GIVEN PASSAGE:
TileDB-Inc / TileDB-Py

Python interface to the TileDB storage engine
MIT License
190 stars 33 forks source link

Fix randomly failing test `DenseArrayTest::test_open_with_timestamp[False]` #2090

Closed kounelisagis closed 1 month ago

kounelisagis commented 1 month ago

Historically, we had several tests that overrode the timestamp for writes to avoid test failures when multiple writes occurred within the same millisecond. By leveraging https://github.com/TileDB-Inc/TileDB/pull/4800, we modified these tests in https://github.com/TileDB-Inc/TileDB-Py/pull/1953 to run both with and without these overrides.

DenseArrayTest::test_open_with_timestamp[False] has frequently failed, locally, on the TileDB-Py CI, and the centralized-tiledb-nightlies.

It turns out that the logic of this test was not entirely correct. The test writes three fragments, one after another, and then opens each fragment using its corresponding timestamp to verify the correctness of its contents. The mistake was in how the timestamps for the reads were collected. After opening the array for writing and writing the new content, the array was reopened solely to retrieve the timestamp range.

Opening the array in read mode immediately after closing it from write mode isn't expected to give the same timestamp range. In fact, since it depends on the current time, it will return a slightly larger end value. This process was repeated three times in that test.

For reference, without using any sleeps, if we compare the received timestamp end with the actual timestamp end found in the fragment name on disk, we anticipate something like the following table:

read timestamp end actual timestamp end
1 1728909483655 1728909483653
2 1728909483661 1728909483658
3 1728909483665 1728909483661

The problem is that, for example, when trying to read the second fragment using 1728909483661, the actual timestamp of the fragment is 1728909483658. This means that there is a change to read the third fragment instead of the second. Adding sleep calls in https://github.com/TileDB-Inc/TileDB-Py/pull/92 makes the problem less frequent, but it still exists.

This PR solves the problem using FragmentInfoList to get the actual fragment timestamps.

Kudos to @ypatia, @teo-tsirpanis, and @ktsitsi for helping me investigate this!

Should fix the related error in https://github.com/TileDB-Inc/centralized-tiledb-nightlies/issues/24 cc @jdblischak


[sc-56405]

DATASET EXTRACT:
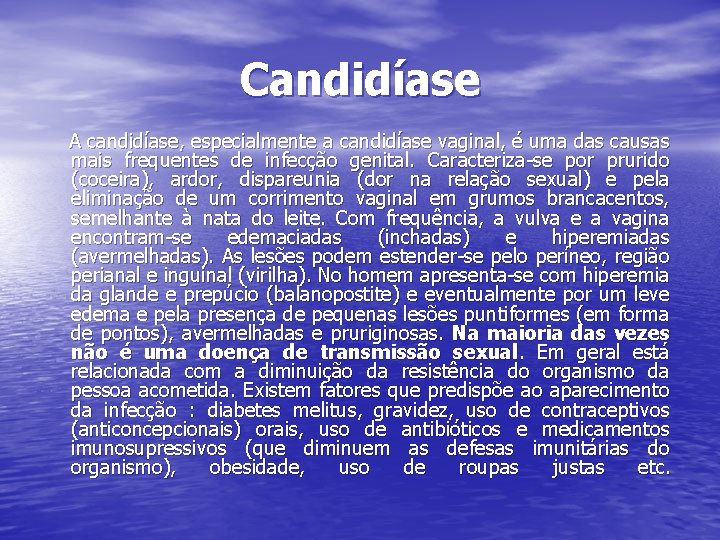 Candidíase

A candidíase, especialmente a candidíase vaginal, é uma das causas mais frequentes de infecção genital. Caracteriza-se por prurido (coceira), ardor, dispareunia (dor na relação sexual) e pela eliminação de um corrimento vaginal em grumos brancacentos, semelhante à nata do leite. Com frequência, a vulva e a vagina encontram-se edemaciadas (inchadas) e hiperemiadas (avermelhadas). As lesões podem estender-se pelo períneo, região perianal e inguinal (virilha). No homem apresenta-se com hiperemia da glande e prepúcio (balanopostite) e eventualmente por um leve edema e pela presença de pequenas lesões puntiformes (em forma de pontos), avermelhadas e pruriginosas. Na maioria das vezes não é uma doença de transmissão sexual. Em geral está relacionada com a diminuição da resistência do organismo da pessoa acometida. Existem fatores que predispõe ao aparecimento da infecção : diabetes melitus, gravidez, uso de contraceptivos (anticoncepcionais) orais, uso de antibióticos e medicamentos imunosupressivos (que diminuem as defesas imunitárias do organismo), obesidade, uso de roupas justas etc.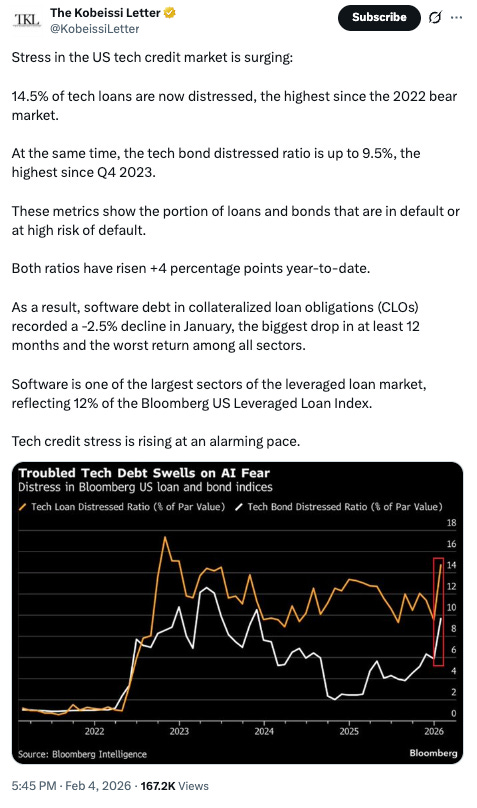 TKL The Kobeissi Letter
@KobeissiLetter

Subscribe

Stress in the US tech credit market is surging:

14.5% of tech loans are now distressed, the highest since the 2022 bear market.

At the same time, the tech bond distressed ratio is up to 9.5%, the highest since Q4 2023.

These metrics show the portion of loans and bonds that are in default or at high risk of default.

Both ratios have risen +4 percentage points year-to-date.

As a result, software debt in collateralized loan obligations (CLOs) recorded a -2.5% decline in January, the biggest drop in at least 12 months and the worst return among all sectors.

Software is one of the largest sectors of the leveraged loan market, reflecting 12% of the Bloomberg US Leveraged Loan Index.

Tech credit stress is rising at an alarming pace.

Troubled Tech Debt Swells on AI Fear
Distress in Bloomberg US loan and bond indices
Tech Loan Distressed Ratio (% of Par Value)   Tech Bond Distressed Ratio (% of Par Value)

18
16
14
12
10
8
6
4
2
0

2022 2023 2024 2025 2026

Source: Bloomberg Intelligence
Bloomberg

5:45 PM · Feb 4, 2026 · 167.2K Views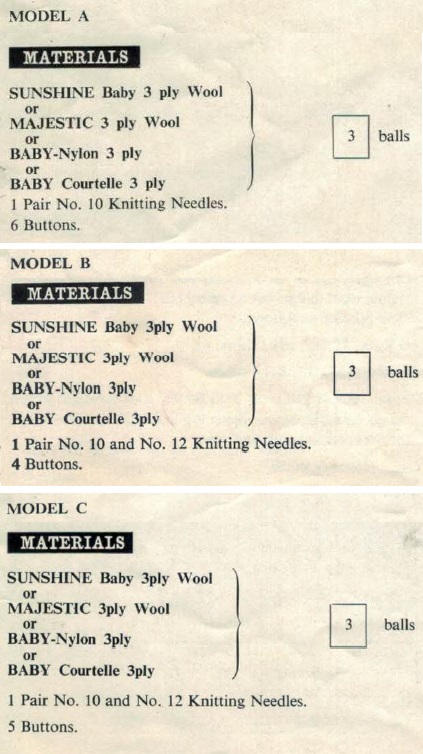 MODEL A

MATERIALS

SUNSHINE Baby 3 ply Wool
or
MAJESTIC 3 ply Wool
or
BABY-Nylon 3 ply
or
BABY Courtelle 3 ply

3 balls

1 Pair No. 10 Knitting Needles.
6 Buttons.

MODEL B

MATERIALS

SUNSHINE Baby 3ply Wool
or
MAJESTIC 3ply Wool
or
BABY-Nylon 3ply
or
BABY Courtelle 3ply

3 balls

1 Pair No. 10 and No. 12 Knitting Needles.
4 Buttons.

MODEL C

MATERIALS

SUNSHINE Baby 3ply Wool
or
MAJESTIC 3ply Wool
or
BABY-Nylon 3ply
or
BABY Courtelle 3ply

3 balls

1 Pair No. 10 and No. 12 Knitting Needles.
5 Buttons.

EXERCISE GOAL: Can you reproduce, word for word, the part of the pull request on the failing timestamp test that runs between "For reference, without" and "actual fragment timestamps.", inclusive?

ANSWER TO THIS PROBLEM:
For reference, without using any sleeps, if we compare the received timestamp end with the actual timestamp end found in the fragment name on disk, we anticipate something like the following table:

read timestamp end actual timestamp end
1 1728909483655 1728909483653
2 1728909483661 1728909483658
3 1728909483665 1728909483661

The problem is that, for example, when trying to read the second fragment using 1728909483661, the actual timestamp of the fragment is 1728909483658. This means that there is a change to read the third fragment instead of the second. Adding sleep calls in https://github.com/TileDB-Inc/TileDB-Py/pull/92 makes the problem less frequent, but it still exists.

This PR solves the problem using FragmentInfoList to get the actual fragment timestamps.